FDA Grant for Identifying Target Peptide Sequences for Zika IgM Diagnostic Device Development

This research funding opportunity is to propose developing diagnostic tools to obtain an accurate diagnosis of infection with Zika virus, an initiative that is particularly important for pregnant women. Since the Zika virus usually remains in the blood of an infected person for about seven days, nucleic acid-based (RT-PCR) tests will not detect Zika virus RNA in an infected person, or a newborn who had Zika virus infection in utero, after the period of viremia has passed. Thus, nucleic acid tests will not be very effective in diagnosing Zika infection. Serologic tests for IgM are likely to be more useful than RT-PCR for diagnosis of Zika infection; however, the current tests for Zika virus IgM are often falsely positive because of cross-reacting IgM antibodies against related flaviviruses (e.g., Dengue, West Nile, and Yellow Fever viruses). Consequently, a positive result for Zika IgM requires additional testing to confirm the initial positive result. Development of serology assays with high sensitivity and specificity are thus a critical need. The selected Source should propose approaches to identify specific peptides from Zika virus that will enable the detection of IgM antibodies against Zika virus without the requirement for additional testing. The ultimately selected approach should use well established technology and hence has a high probability of success.

BACKGROUND
The proposed funded research plan should have a high probability of success in large part due to the broad experience and track record of personnel with expertise in the established proposed technology.
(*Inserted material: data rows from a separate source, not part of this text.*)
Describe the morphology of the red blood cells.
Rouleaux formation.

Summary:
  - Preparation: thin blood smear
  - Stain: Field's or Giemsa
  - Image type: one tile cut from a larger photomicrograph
The recommended technical approach will be to use peptide microarrays to identify specific Zika virus peptides for use in serological diagnostic assays. A peptide microarray (also commonly known as peptide chip or peptide epitope microarray) is a collection of peptides displayed on a solid surface, usually a glass or plastic chip. The peptide microarray is a well-established technology used successfully in a variety of studies similar to current effort, as described in detail below.

Peptide chips are used to study binding properties and kinetics of protein-protein interactions. In basic research, peptide microarrays are often used to profile an enzyme, to map an antibody epitope or to find key residues for protein binding. Practical applications are seromarker discovery, profiling of changing humoral immune responses of individual patients during disease progression, monitoring of therapeutic interventions, patient stratification and development of diagnostic tools and vaccines.

Some studies that exemplify the use of this technology include epitope analysis after immune activation, identification of new diagnostic biomarkers of human typhoid by immune profiling, or vaccine development by studying the presence of 44 conserved peptides between dengue virus 1 – 4 that could be used as a target for vaccination. Kahn et al., 2008 showed that some, but not all, conserved dengue peptides are shared with other viruses like Zika. This illustrates the possibility of finding some peptides that are Zika specific. To date, there has not been an epitope map produced to identify the strongest immunogens in the Zika proteome; this void can be filled by the use of peptide microarray technology. This epitope discovery should be the objective of the proposed funded research.

REGULATORY IMPACT
The peptide information generated by this proposed funded research will allow the FDA to identify differential peptides that will be used in serological assays to diagnose Zika virus infection without the requirement for burdensome confirmation of positive results. The knowledge obtained by this study will be made available either by the FDA web site or by a peer-reviewed scientific publication. Any interested company or public health institution will be able to use the published results for the design and/or evaluation of targeted diagnostic applications. This will represent a significant advance for the Medical Counter Measure community by enhancing the ability to quickly and easily identify an emerging pathogen from a set of commonly cross-reactive flaviviruses.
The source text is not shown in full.